● **Texto**:
........
El olor del laurel
Cada vez que paso por una plantación de laurel su olor me remonta a mi niñez, a la casa de la abuela Candelaria. En su patio había una planta que se erguía victoriosa con su inconfundible perfume y el rosa dominante de su flor, daba color y vida a esta área reservada para la lavandería.
En los días de sol, el perfume del laurel se entremezclaba con la humedad que afloraba de un tanque lleno de agua donde almacenaba el líquido elemento debido a que el servicio era restringido, y suministrado por horas.
La abuela vivía en una casona de adobe de tres pisos, semi construida, enclavada frente al parque principal de la ciudad, donde funcionaba una farmacia con una clientela fiel y cautiva que confiaba en sus recetas y consejos médicos.
En las tardes, el lonche era infaltable, el oloroso café y los panecillos calientes colocados en una cesta de plástico se ofrecían en la larga mesa que usualmente tenía visitantes, entre amigos y familiares que llegaban de pura "casualidad" a la hora del cafecito. La mesa estaba cubierta con un plástico protector con dibujitos de frutas.
........
● **Datos guardados**:
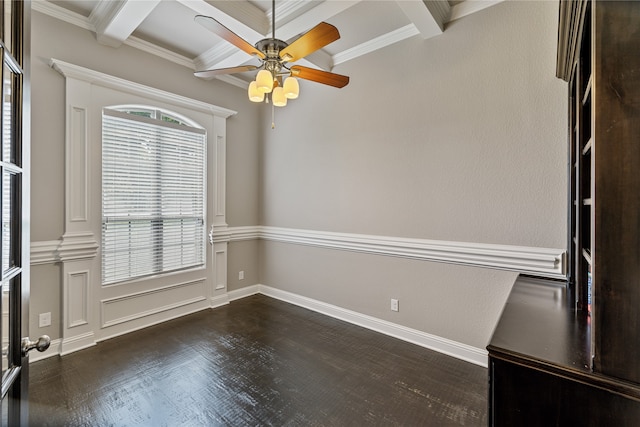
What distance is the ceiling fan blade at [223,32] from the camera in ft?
5.36

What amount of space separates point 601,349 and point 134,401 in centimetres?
255

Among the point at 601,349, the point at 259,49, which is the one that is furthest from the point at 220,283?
the point at 601,349

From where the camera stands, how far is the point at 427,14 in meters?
2.37

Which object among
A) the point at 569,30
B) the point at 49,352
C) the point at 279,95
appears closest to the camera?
the point at 569,30

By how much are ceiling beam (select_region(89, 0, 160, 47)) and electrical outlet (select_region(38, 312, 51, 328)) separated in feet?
8.39

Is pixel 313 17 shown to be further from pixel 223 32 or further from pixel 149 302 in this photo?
pixel 149 302

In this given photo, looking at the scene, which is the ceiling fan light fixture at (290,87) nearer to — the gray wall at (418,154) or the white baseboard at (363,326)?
the gray wall at (418,154)

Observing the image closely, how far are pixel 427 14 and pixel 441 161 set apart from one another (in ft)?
3.91

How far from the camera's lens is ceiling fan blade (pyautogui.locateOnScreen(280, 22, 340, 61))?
1.66 meters

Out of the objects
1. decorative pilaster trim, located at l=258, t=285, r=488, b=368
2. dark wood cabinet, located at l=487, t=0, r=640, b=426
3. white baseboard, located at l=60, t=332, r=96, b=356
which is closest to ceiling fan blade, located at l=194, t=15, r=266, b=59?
dark wood cabinet, located at l=487, t=0, r=640, b=426

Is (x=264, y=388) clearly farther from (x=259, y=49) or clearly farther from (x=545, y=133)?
(x=545, y=133)

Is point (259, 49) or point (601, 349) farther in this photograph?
point (259, 49)

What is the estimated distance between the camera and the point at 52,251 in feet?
8.50

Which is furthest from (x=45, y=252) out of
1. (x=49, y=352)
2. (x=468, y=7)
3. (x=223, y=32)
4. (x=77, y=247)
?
(x=468, y=7)
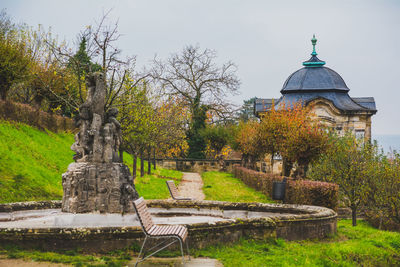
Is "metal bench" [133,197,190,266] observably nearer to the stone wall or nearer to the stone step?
the stone step

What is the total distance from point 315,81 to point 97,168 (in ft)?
104

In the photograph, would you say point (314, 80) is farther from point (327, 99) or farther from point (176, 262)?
point (176, 262)

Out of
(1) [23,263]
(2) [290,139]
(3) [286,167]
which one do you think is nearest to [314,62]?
(3) [286,167]

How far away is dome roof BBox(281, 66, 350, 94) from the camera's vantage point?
121ft

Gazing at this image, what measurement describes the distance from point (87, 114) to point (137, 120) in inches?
502

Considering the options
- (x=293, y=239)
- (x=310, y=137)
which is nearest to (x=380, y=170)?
(x=310, y=137)

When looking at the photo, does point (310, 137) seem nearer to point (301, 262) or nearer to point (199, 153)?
point (301, 262)

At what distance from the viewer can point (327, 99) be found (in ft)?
110

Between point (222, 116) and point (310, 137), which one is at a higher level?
point (222, 116)

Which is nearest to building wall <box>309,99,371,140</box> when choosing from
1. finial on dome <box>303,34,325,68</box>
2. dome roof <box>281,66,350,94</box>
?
dome roof <box>281,66,350,94</box>

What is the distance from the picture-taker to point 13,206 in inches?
375

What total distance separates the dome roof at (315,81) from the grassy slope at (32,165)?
68.1 ft

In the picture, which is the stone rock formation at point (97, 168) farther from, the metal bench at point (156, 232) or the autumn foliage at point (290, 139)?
the autumn foliage at point (290, 139)

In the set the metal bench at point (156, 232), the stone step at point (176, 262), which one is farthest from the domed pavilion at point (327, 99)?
the stone step at point (176, 262)
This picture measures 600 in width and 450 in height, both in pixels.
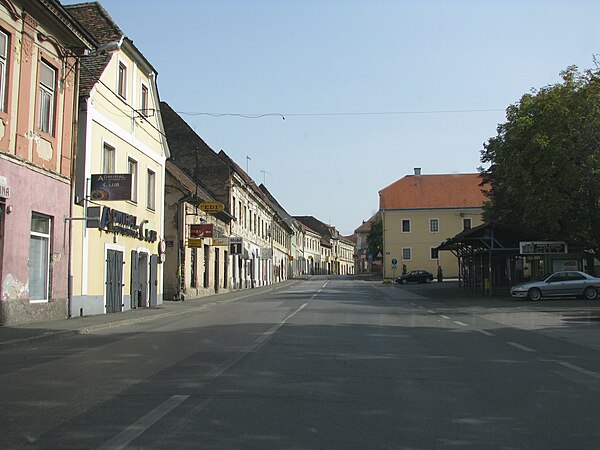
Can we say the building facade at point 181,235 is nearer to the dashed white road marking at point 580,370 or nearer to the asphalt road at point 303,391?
the asphalt road at point 303,391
........
● **Instrucciones**:
(1) En el relato sobre el olor del laurel, ¿de qué material estaba hecha la casona de la abuela?
(2) Sigue escribiendo el relato sobre el olor del laurel a partir de su última oración.

● **Respuestas**:
(1) De adobe.

(2)
El compartir se extendía con frecuencia con la amena charla que se entremezclaba entre recuerdos, anécdotas y chistes. La abuela era una creyente católica de mañanas de rosario, domingos de misa y lunes de velación.
Casi todo el pueblo la conocía y concurría con frecuencia a su farmacia "Virgen del Carmen". Para matar el tiempo mi hermana y yo jugábamos a encontrar el nombre de un fármaco entre las cajas y frascos colocados en los estantes con perfecta simetría. Era nuestra única distracción en las tediosas tardes, en que nos tocaba acompañarla.
El laurel en el patio era único, como todo lo que ella atesoraba, su olor perfumaba el ambiente y ha quedado perennizado en mí, por eso cada vez que me cruzo con una especie igual, evoco aquellos momentos felices de mi niñez que añoro con singular nostalgia.